> [CONSIGNA DE TRABAJO]: Copia del editorial sobre la democracia el pasaje que empieza en “#InPerfecciones” y termina en “atacar la democracia!”.

Editorial

EL UMBRAL DEL SILENCIO

#InPerfecciones
“Aunque tuviera mil palabras: la palabra, la palabra está muerta”
Karl Wolfskehl

 

 

Pablo Ricardo Rivera Tejeda / @PabloRiveraRT
pricardo.rivera@gmail.com

 

¡Que nadie ose atacar la democracia! 

 

 Es curioso que una ideología y sistema que se fundamenta —en gran medida— en la diversidad y aceptación de la pluralidad, condene cual acto sacrílego, la no concordancia de posturas. La democracia, hoy, parece una herramienta bajada del Cielo con principios que ni siquiera se han de cuestionar; un dogma social que es tanto necesario como universal. Incluso, me atrevería a decir, la democracia es una palabra que en sí misma posee una rima particular, capaz de formar los más bellos versos en las obras de actualidad. Un anhelo público, un deseo compartido; un placer sin remordimiento de conciencia.

 

En las primeras planas de los periódicos —imitando sutilmente a Descartes— la única certeza que el lector puede tener se resume en: “no confíes en nadie que sea político”. El mexicano de a pie, aquel que disfruta comúnmente sus tacos de canasta y sus tamales con atole, no experimenta cosa distinta al repudio cuando la sección de política llega a su mesa. “Pero el PRI robó más”, dicen muchos. Por tales motivos, pienso que el quehacer político se ha simplificado —por no decir degradado— a tal punto que es poca la ciencia política y mucha la labia en los discursos. A diferencia del contexto griego de pensadores como Aristóteles —quien por cierto clasificaba a la democracia como una forma impura de gobierno—, ser político de actualidad no es otra cosa más que manejar a las masas y tener un perfil “eco-friendly” en Twitter. Si sabes cómo convencer y tienes los contactos necesarios, no hace falta más, tendrás tu nombre en las boletas. No obstante, tal realidad hace evidente un problema del que, categóricamente lo digo, todos somos presas.

> [MATERIAL PROPORCIONADO]:
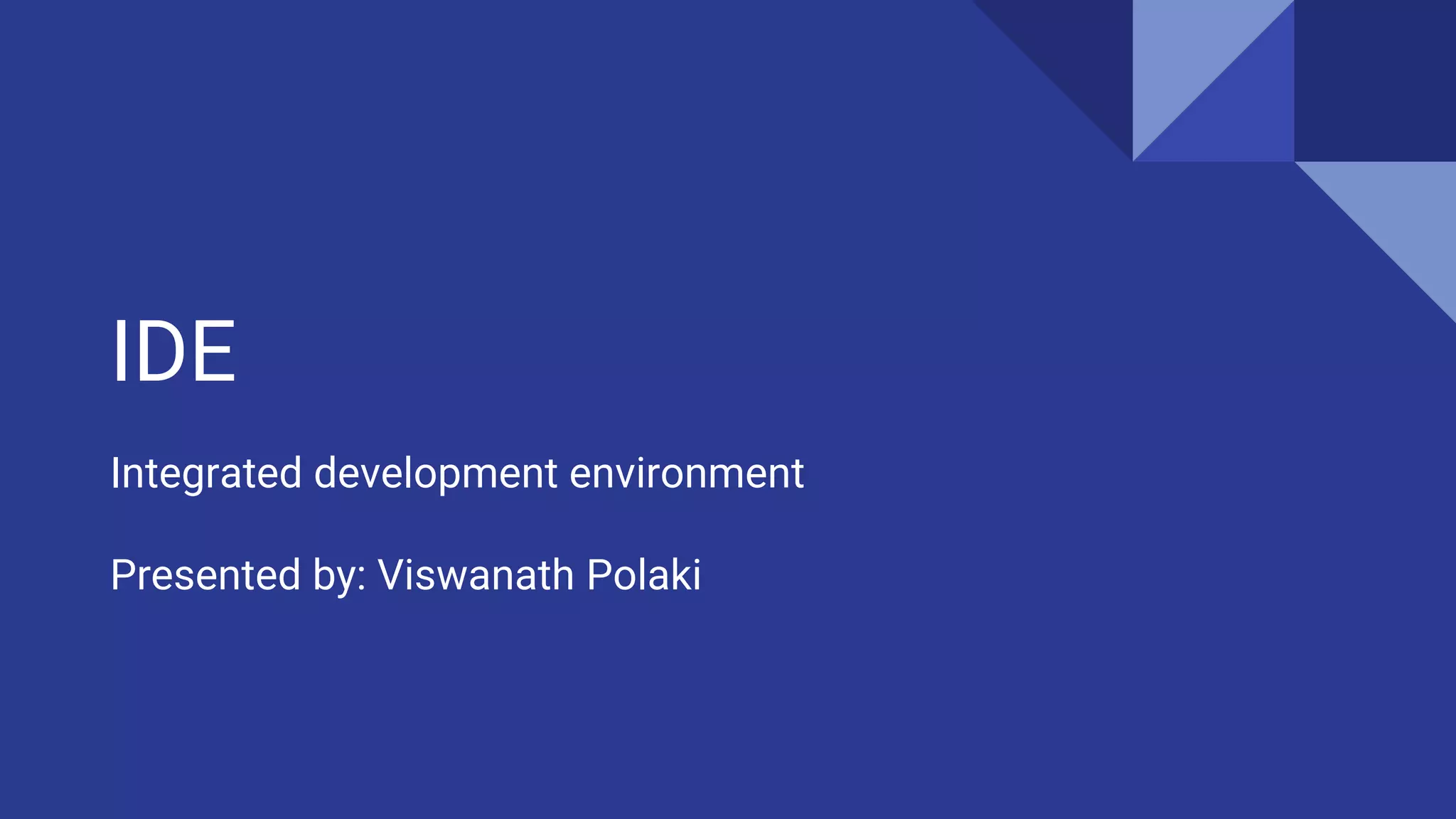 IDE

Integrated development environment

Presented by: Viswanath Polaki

---

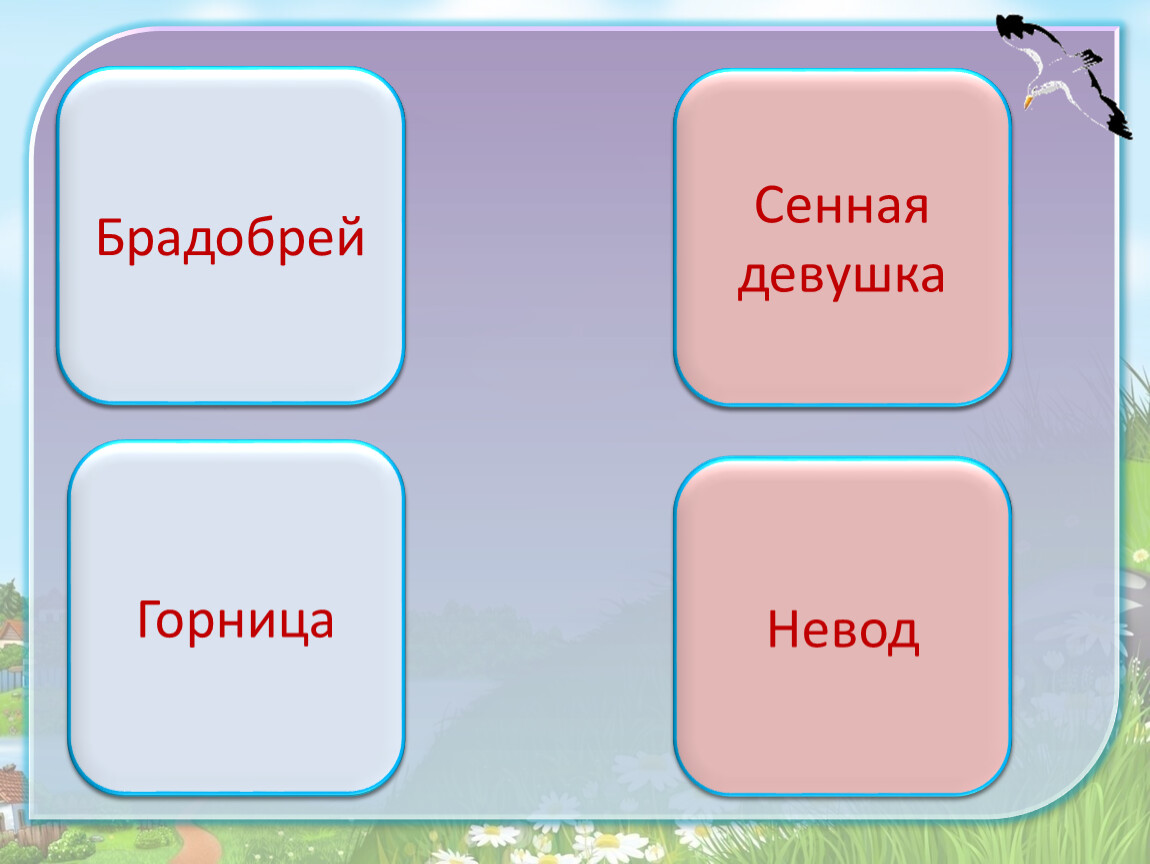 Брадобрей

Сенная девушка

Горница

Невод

...

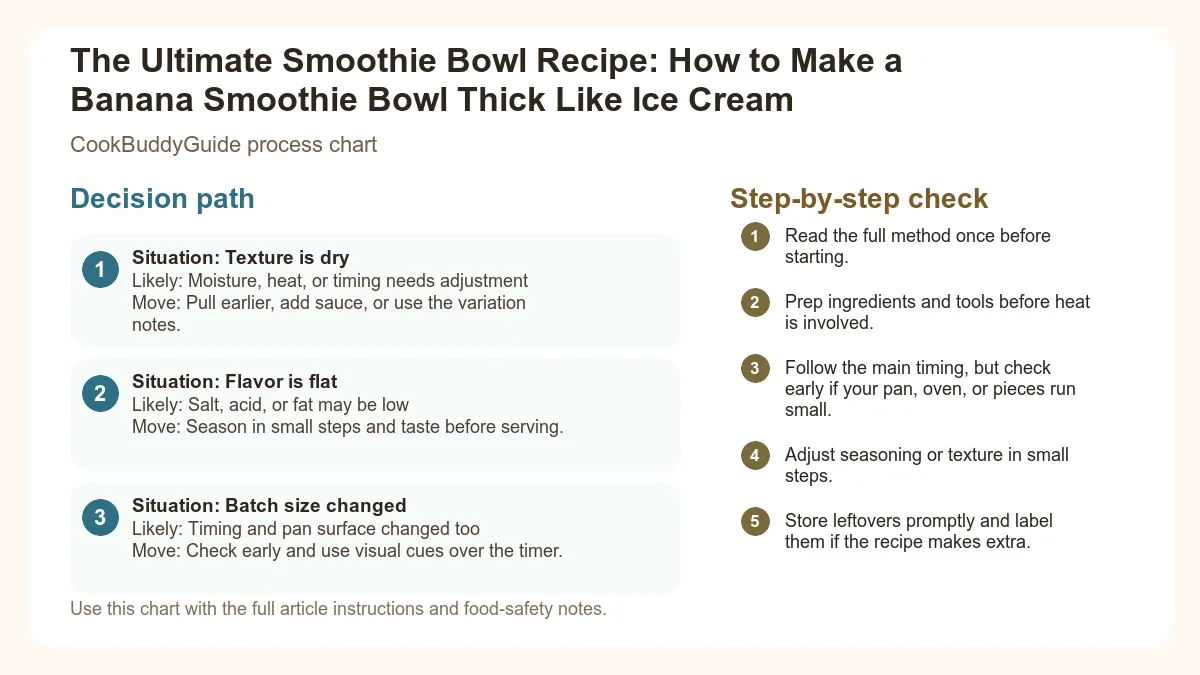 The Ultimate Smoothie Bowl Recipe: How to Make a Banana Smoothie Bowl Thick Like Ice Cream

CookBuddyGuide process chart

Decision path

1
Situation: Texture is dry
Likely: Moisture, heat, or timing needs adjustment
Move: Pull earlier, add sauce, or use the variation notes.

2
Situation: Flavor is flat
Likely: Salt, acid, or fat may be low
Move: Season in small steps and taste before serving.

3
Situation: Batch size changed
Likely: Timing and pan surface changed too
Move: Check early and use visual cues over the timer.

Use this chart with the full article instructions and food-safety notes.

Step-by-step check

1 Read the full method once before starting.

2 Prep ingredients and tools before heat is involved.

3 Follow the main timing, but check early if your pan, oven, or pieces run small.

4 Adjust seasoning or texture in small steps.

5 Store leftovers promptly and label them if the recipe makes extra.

> [EJERCICIO RESUELTO]:
#InPerfecciones
“Aunque tuviera mil palabras: la palabra, la palabra está muerta”
Karl Wolfskehl

 

 

Pablo Ricardo Rivera Tejeda / @PabloRiveraRT
pricardo.rivera@gmail.com

 

¡Que nadie ose atacar la democracia!